Problem statement
Render each line of the records below as a Markdown table with the columns Nr and Line, numbering the rows and leaving out blank lines.

⁂

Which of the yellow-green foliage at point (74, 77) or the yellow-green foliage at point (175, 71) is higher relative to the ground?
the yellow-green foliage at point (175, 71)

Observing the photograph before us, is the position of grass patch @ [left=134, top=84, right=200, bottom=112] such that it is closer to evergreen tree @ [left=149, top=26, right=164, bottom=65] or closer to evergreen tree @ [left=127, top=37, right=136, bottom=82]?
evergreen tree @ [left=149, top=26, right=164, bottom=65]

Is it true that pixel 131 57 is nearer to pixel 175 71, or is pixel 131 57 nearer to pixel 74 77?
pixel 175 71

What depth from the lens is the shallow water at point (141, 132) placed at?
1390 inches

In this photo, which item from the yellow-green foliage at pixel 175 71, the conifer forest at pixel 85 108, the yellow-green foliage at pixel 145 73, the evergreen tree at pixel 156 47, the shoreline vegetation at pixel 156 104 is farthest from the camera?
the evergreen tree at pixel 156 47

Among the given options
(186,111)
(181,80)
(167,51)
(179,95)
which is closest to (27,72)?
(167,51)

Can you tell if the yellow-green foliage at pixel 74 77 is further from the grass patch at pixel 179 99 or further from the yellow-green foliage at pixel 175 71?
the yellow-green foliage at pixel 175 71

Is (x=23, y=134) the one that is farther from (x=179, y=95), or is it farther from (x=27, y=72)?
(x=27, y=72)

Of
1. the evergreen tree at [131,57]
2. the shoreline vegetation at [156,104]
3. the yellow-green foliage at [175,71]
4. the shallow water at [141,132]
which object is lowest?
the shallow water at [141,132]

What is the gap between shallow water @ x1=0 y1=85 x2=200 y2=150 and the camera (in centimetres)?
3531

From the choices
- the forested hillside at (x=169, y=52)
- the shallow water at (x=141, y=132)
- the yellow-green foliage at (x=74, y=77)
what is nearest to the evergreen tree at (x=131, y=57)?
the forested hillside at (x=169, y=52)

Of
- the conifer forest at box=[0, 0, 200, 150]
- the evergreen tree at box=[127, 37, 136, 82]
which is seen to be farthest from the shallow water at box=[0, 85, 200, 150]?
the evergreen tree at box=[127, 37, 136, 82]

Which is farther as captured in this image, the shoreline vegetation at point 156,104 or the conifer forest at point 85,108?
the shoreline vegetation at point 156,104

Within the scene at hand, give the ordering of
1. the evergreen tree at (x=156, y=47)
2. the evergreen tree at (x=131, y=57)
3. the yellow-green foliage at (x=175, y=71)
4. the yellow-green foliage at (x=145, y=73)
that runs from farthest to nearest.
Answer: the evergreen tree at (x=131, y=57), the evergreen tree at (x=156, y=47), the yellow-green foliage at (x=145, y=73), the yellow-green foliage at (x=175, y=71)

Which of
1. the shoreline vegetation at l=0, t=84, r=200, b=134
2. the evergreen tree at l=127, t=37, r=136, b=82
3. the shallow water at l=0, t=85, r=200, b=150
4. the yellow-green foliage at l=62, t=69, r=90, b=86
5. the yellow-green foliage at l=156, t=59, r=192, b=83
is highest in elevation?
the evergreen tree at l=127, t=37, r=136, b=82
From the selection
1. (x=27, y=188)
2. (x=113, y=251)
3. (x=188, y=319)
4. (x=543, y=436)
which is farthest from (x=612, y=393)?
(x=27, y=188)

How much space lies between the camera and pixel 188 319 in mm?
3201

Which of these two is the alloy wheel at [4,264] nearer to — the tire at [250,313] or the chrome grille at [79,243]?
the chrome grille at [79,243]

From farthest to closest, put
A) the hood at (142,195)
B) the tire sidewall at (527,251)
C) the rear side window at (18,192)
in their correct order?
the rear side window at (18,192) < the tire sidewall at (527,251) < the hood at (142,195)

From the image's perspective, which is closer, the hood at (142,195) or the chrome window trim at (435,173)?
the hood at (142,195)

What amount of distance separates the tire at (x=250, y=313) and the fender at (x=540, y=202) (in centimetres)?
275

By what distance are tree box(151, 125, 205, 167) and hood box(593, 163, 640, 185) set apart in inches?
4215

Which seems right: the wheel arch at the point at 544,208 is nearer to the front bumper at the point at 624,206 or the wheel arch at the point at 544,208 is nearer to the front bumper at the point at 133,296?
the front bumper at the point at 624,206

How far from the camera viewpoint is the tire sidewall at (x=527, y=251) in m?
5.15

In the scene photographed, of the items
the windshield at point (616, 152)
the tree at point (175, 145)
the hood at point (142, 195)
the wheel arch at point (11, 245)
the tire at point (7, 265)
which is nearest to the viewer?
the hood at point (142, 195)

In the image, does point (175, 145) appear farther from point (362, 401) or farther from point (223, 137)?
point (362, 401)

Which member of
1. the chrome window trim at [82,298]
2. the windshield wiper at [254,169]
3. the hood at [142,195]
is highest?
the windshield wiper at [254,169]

⁂

In response
| Nr | Line |
|---|---|
| 1 | Which of the yellow-green foliage at point (74, 77) or the yellow-green foliage at point (175, 71) is higher relative to the ground? |
| 2 | the yellow-green foliage at point (175, 71) |
| 3 | Observing the photograph before us, is the position of grass patch @ [left=134, top=84, right=200, bottom=112] such that it is closer to evergreen tree @ [left=149, top=26, right=164, bottom=65] or closer to evergreen tree @ [left=127, top=37, right=136, bottom=82]? |
| 4 | evergreen tree @ [left=149, top=26, right=164, bottom=65] |
| 5 | Is it true that pixel 131 57 is nearer to pixel 175 71, or is pixel 131 57 nearer to pixel 74 77? |
| 6 | pixel 175 71 |
| 7 | What depth from the lens is the shallow water at point (141, 132) placed at? |
| 8 | 1390 inches |
| 9 | In this photo, which item from the yellow-green foliage at pixel 175 71, the conifer forest at pixel 85 108, the yellow-green foliage at pixel 145 73, the evergreen tree at pixel 156 47, the shoreline vegetation at pixel 156 104 is farthest from the camera? |
| 10 | the evergreen tree at pixel 156 47 |
| 11 | Among the given options |
| 12 | (186,111) |
| 13 | (181,80) |
| 14 | (167,51) |
| 15 | (179,95) |
| 16 | which is closest to (27,72)? |
| 17 | (167,51) |
| 18 | Can you tell if the yellow-green foliage at pixel 74 77 is further from the grass patch at pixel 179 99 or further from the yellow-green foliage at pixel 175 71? |
| 19 | the yellow-green foliage at pixel 175 71 |
| 20 | Is (x=23, y=134) the one that is farther from (x=179, y=95), or is it farther from (x=27, y=72)? |
| 21 | (x=27, y=72) |
| 22 | Of |
| 23 | 1. the evergreen tree at [131,57] |
| 24 | 2. the shoreline vegetation at [156,104] |
| 25 | 3. the yellow-green foliage at [175,71] |
| 26 | 4. the shallow water at [141,132] |
| 27 | which object is lowest? |
| 28 | the shallow water at [141,132] |
| 29 | What is the gap between shallow water @ x1=0 y1=85 x2=200 y2=150 and the camera (in centimetres)? |
| 30 | 3531 |
| 31 | From the choices |
| 32 | - the forested hillside at (x=169, y=52) |
| 33 | - the shallow water at (x=141, y=132) |
| 34 | - the yellow-green foliage at (x=74, y=77) |
| 35 | what is nearest to the evergreen tree at (x=131, y=57)? |
| 36 | the forested hillside at (x=169, y=52) |
| 37 | Of |
| 38 | - the conifer forest at box=[0, 0, 200, 150] |
| 39 | - the evergreen tree at box=[127, 37, 136, 82] |
| 40 | which is seen to be farthest from the shallow water at box=[0, 85, 200, 150]? |
| 41 | the evergreen tree at box=[127, 37, 136, 82] |
| 42 | Which is farther as captured in this image, the shoreline vegetation at point 156,104 or the conifer forest at point 85,108? |
| 43 | the shoreline vegetation at point 156,104 |
| 44 | Within the scene at hand, give the ordering of |
| 45 | 1. the evergreen tree at (x=156, y=47) |
| 46 | 2. the evergreen tree at (x=131, y=57) |
| 47 | 3. the yellow-green foliage at (x=175, y=71) |
| 48 | 4. the yellow-green foliage at (x=145, y=73) |
| 49 | that runs from farthest to nearest. |
| 50 | Answer: the evergreen tree at (x=131, y=57), the evergreen tree at (x=156, y=47), the yellow-green foliage at (x=145, y=73), the yellow-green foliage at (x=175, y=71) |
| 51 | Which of |
| 52 | 1. the shoreline vegetation at l=0, t=84, r=200, b=134 |
| 53 | 2. the evergreen tree at l=127, t=37, r=136, b=82 |
| 54 | 3. the shallow water at l=0, t=85, r=200, b=150 |
| 55 | 4. the yellow-green foliage at l=62, t=69, r=90, b=86 |
| 56 | 5. the yellow-green foliage at l=156, t=59, r=192, b=83 |
| 57 | is highest in elevation? |
| 58 | the evergreen tree at l=127, t=37, r=136, b=82 |
| 59 | From the selection |
| 60 | 1. (x=27, y=188) |
| 61 | 2. (x=113, y=251) |
| 62 | 3. (x=188, y=319) |
| 63 | 4. (x=543, y=436) |
| 64 | which is farthest from (x=612, y=393)? |
| 65 | (x=27, y=188) |
| 66 | How much space lies between the camera and pixel 188 319 in mm? |
| 67 | 3201 |
| 68 | Which of these two is the alloy wheel at [4,264] nearer to — the tire at [250,313] or the chrome grille at [79,243]? |
| 69 | the chrome grille at [79,243] |
| 70 | From farthest to closest, put |
| 71 | A) the hood at (142,195) |
| 72 | B) the tire sidewall at (527,251) |
| 73 | C) the rear side window at (18,192) |
| 74 | in their correct order? |
| 75 | the rear side window at (18,192) < the tire sidewall at (527,251) < the hood at (142,195) |
| 76 | From the image's perspective, which is closer, the hood at (142,195) or the chrome window trim at (435,173)? |
| 77 | the hood at (142,195) |
| 78 | What amount of distance separates the tire at (x=250, y=313) and the fender at (x=540, y=202) (in centimetres)? |
| 79 | 275 |
| 80 | By what distance are tree box(151, 125, 205, 167) and hood box(593, 163, 640, 185) set apart in inches? |
| 81 | 4215 |
| 82 | Which seems right: the wheel arch at the point at 544,208 is nearer to the front bumper at the point at 624,206 or the wheel arch at the point at 544,208 is nearer to the front bumper at the point at 133,296? |
| 83 | the front bumper at the point at 624,206 |
| 84 | How far from the camera viewpoint is the tire sidewall at (x=527, y=251) in m? |
| 85 | 5.15 |
| 86 | In the scene photographed, of the items |
| 87 | the windshield at point (616, 152) |
| 88 | the tree at point (175, 145) |
| 89 | the hood at point (142, 195) |
| 90 | the wheel arch at point (11, 245) |
| 91 | the tire at point (7, 265) |
| 92 | which is nearest to the viewer? |
| 93 | the hood at point (142, 195) |
| 94 | In the image, does point (175, 145) appear farther from point (362, 401) or farther from point (223, 137)? |
| 95 | point (362, 401) |
| 96 | Which member of |
| 97 | 1. the chrome window trim at [82,298] |
| 98 | 2. the windshield wiper at [254,169] |
| 99 | 3. the hood at [142,195] |
| 100 | is highest? |
| 101 | the windshield wiper at [254,169] |